Data shown:
····················
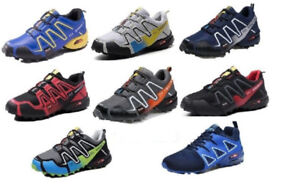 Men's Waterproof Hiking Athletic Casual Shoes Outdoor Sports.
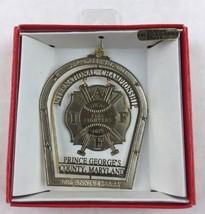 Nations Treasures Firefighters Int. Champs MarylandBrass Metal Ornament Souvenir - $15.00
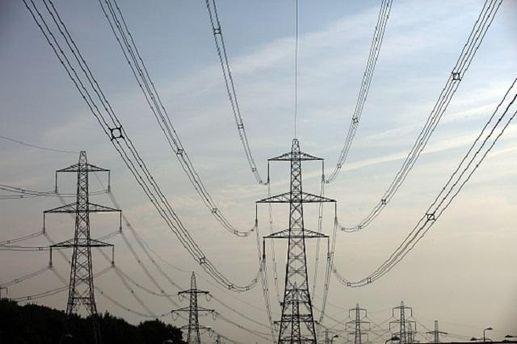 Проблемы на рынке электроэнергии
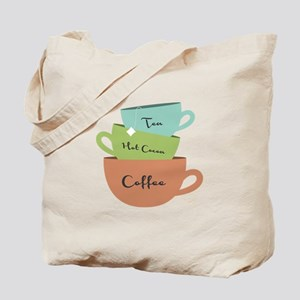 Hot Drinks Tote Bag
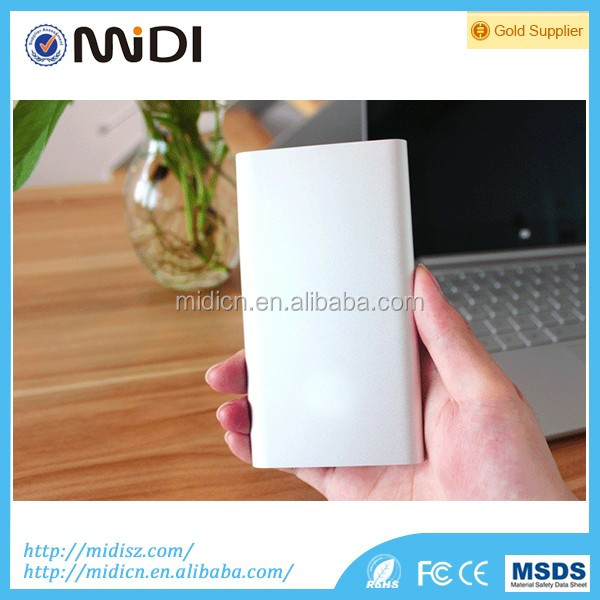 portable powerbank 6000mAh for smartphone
····················
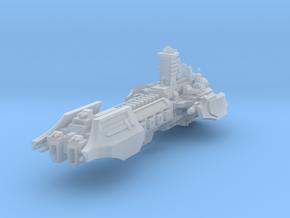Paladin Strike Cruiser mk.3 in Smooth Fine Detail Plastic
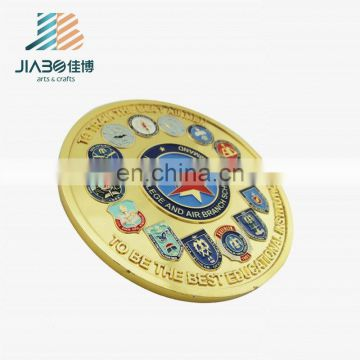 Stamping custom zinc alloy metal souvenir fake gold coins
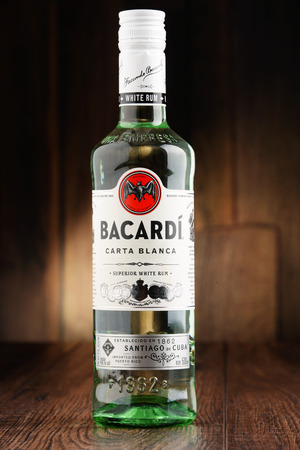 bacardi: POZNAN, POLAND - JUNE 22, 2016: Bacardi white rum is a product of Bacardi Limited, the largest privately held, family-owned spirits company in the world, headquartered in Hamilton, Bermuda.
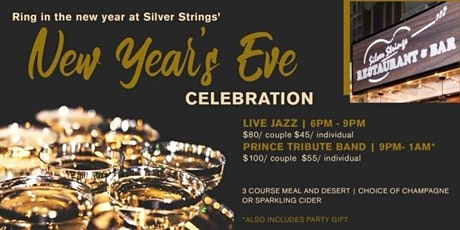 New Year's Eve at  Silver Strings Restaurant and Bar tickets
····················
Task details: Using the data above, which lines fall from the one with "Men's Waterproof Hiking" through the one with "portable powerbank 6000mAh for smartphone"? Repeat them exactly, ends included, minus any pictures.

Completed exercise:
 Men's Waterproof Hiking Athletic Casual Shoes Outdoor Sports.
 Nations Treasures Firefighters Int. Champs MarylandBrass Metal Ornament Souvenir - $15.00
 Проблемы на рынке электроэнергии
 Hot Drinks Tote Bag
 portable powerbank 6000mAh for smartphone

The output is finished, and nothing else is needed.